Lilley is home to the Kedron Park Emergency Services Complex, where hundreds of Queenslanders man the fort during times of crisis, most recently with the Queensland bushfires which are still an ongoing issue for our emergency service workers. Additionally, in Lilley we have many volunteers and local services that operate out of Brisbane to help address these increasing incidents. I had two mobile offices yesterday in Wavell Heights and I had constituents come to me to tell me specifically that these NGOs are exhausted and are struggling with the increase to their demand. This is now something that they have to deal with on a year-round basis, not just during a particular season. They tell me that they need more funding to account for the fact that these are now year-round occurrences. You can look at the example of the fire at Binna Burra. A building that lasted 90 years surrounded by dense subtropical rainforest, burning down, shows this is not just the usual environmental cycle. Now 70 people have lost their jobs as a result.

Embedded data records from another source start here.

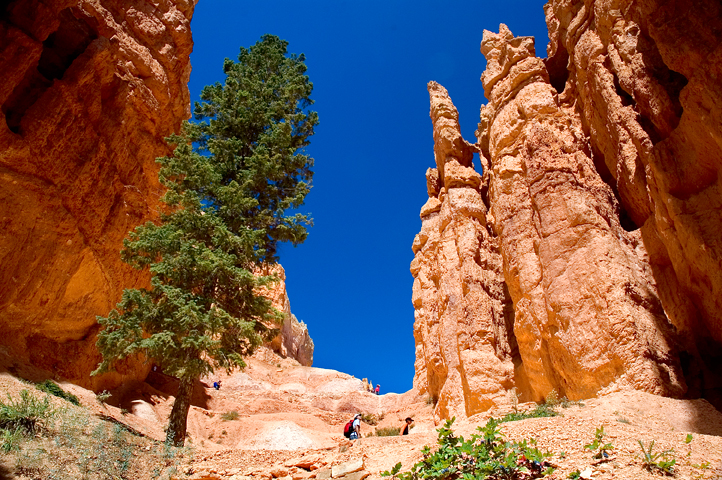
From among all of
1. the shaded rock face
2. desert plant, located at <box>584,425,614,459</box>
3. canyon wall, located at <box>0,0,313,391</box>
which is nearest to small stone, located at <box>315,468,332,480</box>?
desert plant, located at <box>584,425,614,459</box>

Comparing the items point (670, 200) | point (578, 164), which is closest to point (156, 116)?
point (578, 164)

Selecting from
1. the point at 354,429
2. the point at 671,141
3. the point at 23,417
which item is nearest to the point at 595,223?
the point at 671,141

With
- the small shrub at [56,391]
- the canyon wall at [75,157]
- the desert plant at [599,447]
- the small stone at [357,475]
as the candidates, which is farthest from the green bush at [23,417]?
the desert plant at [599,447]

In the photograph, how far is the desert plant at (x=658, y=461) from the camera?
629 centimetres

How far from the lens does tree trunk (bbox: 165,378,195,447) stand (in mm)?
11133

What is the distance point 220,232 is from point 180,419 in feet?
16.5

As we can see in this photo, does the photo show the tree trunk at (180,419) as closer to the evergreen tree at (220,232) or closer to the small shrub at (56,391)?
the evergreen tree at (220,232)

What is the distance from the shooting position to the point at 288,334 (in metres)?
56.8

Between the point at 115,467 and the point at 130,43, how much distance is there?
19411mm

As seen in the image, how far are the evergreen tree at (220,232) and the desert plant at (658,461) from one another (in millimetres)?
8981

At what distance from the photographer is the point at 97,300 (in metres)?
19.1

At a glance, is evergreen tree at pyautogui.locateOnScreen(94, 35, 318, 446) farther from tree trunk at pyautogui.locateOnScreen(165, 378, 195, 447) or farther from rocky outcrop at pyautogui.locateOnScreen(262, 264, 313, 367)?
rocky outcrop at pyautogui.locateOnScreen(262, 264, 313, 367)

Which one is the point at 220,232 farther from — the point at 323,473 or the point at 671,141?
the point at 671,141

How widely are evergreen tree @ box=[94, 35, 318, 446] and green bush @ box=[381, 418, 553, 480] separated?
20.4ft
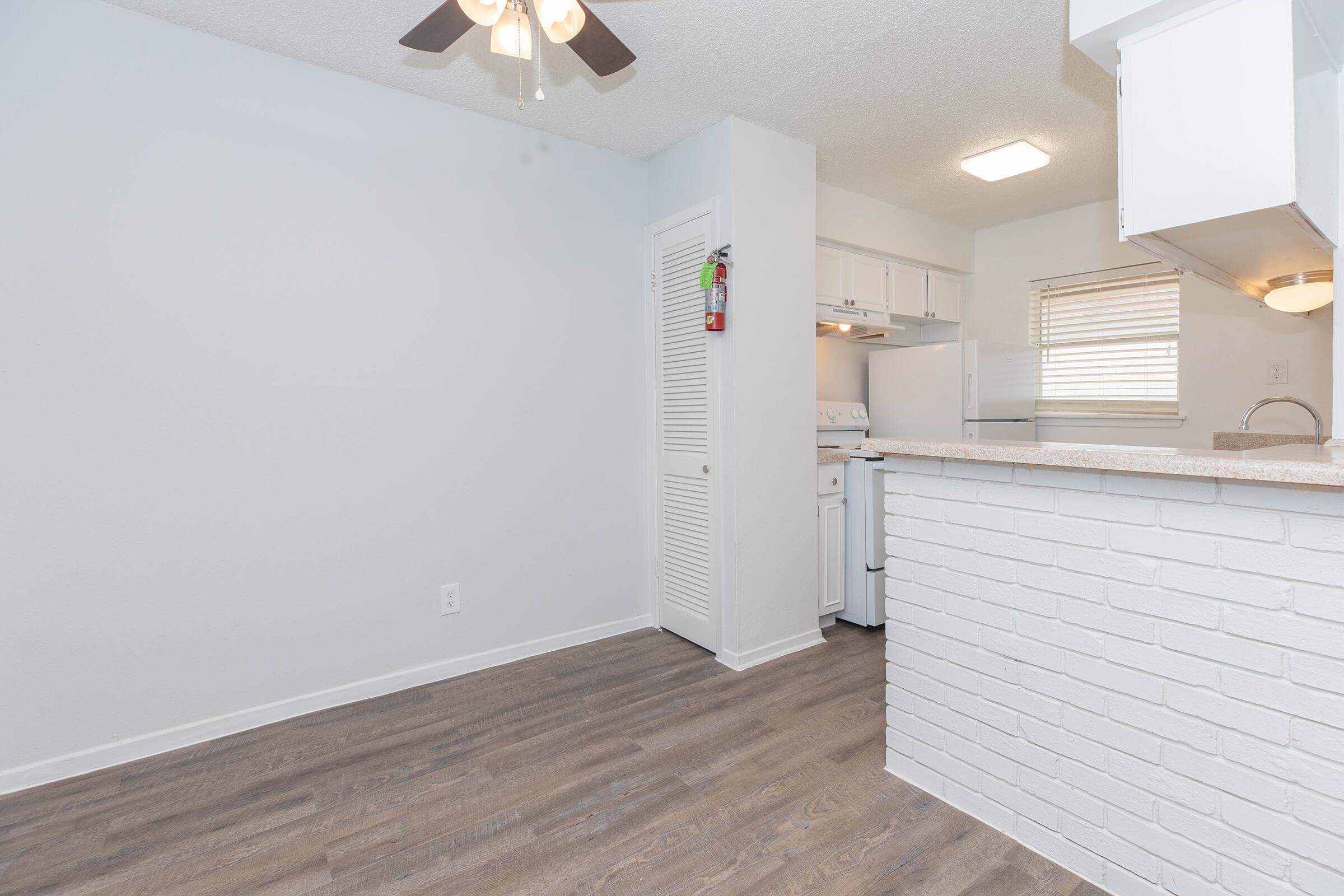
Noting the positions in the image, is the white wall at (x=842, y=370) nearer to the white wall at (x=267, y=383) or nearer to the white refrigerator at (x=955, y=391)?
the white refrigerator at (x=955, y=391)

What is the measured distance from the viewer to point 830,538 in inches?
128

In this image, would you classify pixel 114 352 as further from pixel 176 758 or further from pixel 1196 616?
pixel 1196 616

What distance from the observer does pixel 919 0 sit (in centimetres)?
202

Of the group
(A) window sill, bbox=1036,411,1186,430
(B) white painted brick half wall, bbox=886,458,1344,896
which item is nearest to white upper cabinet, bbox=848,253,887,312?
(A) window sill, bbox=1036,411,1186,430

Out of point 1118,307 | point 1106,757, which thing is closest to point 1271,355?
point 1118,307

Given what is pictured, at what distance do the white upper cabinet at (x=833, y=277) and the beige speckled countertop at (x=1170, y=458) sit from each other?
6.65 feet

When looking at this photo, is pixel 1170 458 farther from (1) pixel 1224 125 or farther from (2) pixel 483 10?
(2) pixel 483 10

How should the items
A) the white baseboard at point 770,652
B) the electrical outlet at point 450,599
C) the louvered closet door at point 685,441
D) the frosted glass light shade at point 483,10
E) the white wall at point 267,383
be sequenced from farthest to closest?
the louvered closet door at point 685,441
the white baseboard at point 770,652
the electrical outlet at point 450,599
the white wall at point 267,383
the frosted glass light shade at point 483,10

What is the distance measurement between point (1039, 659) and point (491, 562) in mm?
2129

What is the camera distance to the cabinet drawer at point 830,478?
3211 mm

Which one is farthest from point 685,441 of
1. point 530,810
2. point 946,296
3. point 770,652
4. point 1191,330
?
point 1191,330

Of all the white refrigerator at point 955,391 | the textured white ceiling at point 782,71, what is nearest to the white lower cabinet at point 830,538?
the white refrigerator at point 955,391

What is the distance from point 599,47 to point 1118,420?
12.5ft

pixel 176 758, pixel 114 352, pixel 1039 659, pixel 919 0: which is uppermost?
pixel 919 0
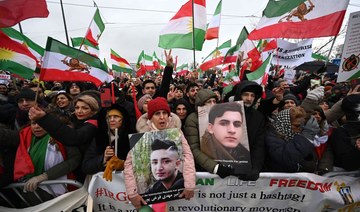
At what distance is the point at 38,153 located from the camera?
2.68m

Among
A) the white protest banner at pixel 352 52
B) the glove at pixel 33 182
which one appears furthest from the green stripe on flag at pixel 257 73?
the glove at pixel 33 182

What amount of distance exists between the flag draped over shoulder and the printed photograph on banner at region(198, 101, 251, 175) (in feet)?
8.32

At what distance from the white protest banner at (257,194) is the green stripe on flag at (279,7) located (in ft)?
8.91

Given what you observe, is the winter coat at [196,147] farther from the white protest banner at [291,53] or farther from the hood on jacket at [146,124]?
the white protest banner at [291,53]

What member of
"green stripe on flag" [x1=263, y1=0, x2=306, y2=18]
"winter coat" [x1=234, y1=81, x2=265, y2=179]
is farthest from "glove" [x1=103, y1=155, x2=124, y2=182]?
"green stripe on flag" [x1=263, y1=0, x2=306, y2=18]

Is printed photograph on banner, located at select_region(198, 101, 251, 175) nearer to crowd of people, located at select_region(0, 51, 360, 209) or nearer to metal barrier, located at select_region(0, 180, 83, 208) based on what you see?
crowd of people, located at select_region(0, 51, 360, 209)

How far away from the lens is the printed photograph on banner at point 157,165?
2.30 m

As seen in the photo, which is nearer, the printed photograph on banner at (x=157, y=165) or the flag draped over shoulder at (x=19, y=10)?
the printed photograph on banner at (x=157, y=165)

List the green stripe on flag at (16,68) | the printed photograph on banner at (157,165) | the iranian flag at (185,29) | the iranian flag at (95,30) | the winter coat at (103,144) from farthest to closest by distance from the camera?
the iranian flag at (95,30)
the iranian flag at (185,29)
the green stripe on flag at (16,68)
the winter coat at (103,144)
the printed photograph on banner at (157,165)

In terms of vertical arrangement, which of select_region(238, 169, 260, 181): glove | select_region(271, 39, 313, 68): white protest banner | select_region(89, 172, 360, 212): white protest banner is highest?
select_region(271, 39, 313, 68): white protest banner

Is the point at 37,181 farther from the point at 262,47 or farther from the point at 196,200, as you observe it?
the point at 262,47

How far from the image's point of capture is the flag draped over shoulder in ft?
9.60

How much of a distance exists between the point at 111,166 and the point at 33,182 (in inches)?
34.8

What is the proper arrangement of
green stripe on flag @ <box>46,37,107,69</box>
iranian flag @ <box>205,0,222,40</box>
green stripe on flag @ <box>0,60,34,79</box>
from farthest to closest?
iranian flag @ <box>205,0,222,40</box> → green stripe on flag @ <box>0,60,34,79</box> → green stripe on flag @ <box>46,37,107,69</box>
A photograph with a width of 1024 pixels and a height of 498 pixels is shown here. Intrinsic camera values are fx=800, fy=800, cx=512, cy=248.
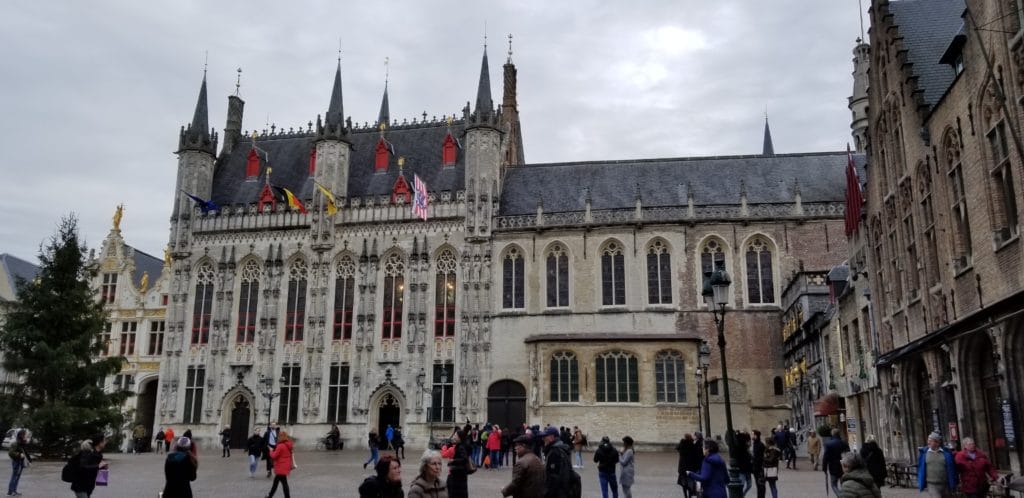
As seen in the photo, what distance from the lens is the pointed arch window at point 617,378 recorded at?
42.2 m

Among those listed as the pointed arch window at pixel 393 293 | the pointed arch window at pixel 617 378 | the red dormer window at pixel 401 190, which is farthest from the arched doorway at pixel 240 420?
the pointed arch window at pixel 617 378

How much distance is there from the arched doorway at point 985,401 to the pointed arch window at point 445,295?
3005 cm

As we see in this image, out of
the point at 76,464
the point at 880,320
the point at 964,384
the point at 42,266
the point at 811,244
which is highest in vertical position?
the point at 811,244

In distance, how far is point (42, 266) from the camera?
34.0 metres

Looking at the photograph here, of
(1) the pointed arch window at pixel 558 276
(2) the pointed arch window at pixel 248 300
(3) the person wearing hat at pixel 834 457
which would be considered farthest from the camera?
(2) the pointed arch window at pixel 248 300

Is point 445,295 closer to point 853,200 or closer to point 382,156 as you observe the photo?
point 382,156

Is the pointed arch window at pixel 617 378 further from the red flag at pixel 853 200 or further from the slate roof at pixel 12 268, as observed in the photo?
the slate roof at pixel 12 268

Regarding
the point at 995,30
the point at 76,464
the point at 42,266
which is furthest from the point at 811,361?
the point at 42,266

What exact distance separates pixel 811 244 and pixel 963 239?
24411 millimetres

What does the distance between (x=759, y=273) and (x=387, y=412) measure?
22.3 m

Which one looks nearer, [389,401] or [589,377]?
[589,377]

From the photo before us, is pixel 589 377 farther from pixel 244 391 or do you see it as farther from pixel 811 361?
pixel 244 391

Constituents tell me that they are worried for their children. It is something that worries me too. In my first speech to parliament, I spoke about the fact that earlier this year Australia became the first country to lose a mammal to climate change. It has been lost and that loss has changed nothing. It was news until it stopped being news just hours later. Can any of us name it today? I know some of you can. Maybe the Queenslanders who've just departed could. It was the Bramble Cay melomys, a mammal. It was a very furry, fluffy melomys, and it's already both gone and forgotten. How many species must we lose before we say 'enough' or before we say, 'We must change, and we will change, and we will stop this.'
Global heating is driving more frequent and extreme weather, such as drought, floods, bushfires, and heatwaves—
An honourable member: No, it's not.
It does. These things harm children disproportionately. Children are at a greater risk of respiratory illness, increases in childhood emergency department visits for asthma, fever, gastroenteritis and heat stroke, as well as the physical and psychological trauma from extreme weather events. What we are deciding now is what life will be like for the kids born this year, who will be 82 in 2100, and their grandchildren and their grandchildren's grandchildren. They will curse the era that devastated the planet. But if we who believe in the climate emergency continue to fight—continue to fight against those opposite—perhaps they'll bless the memory of those who tried to limit this destruction.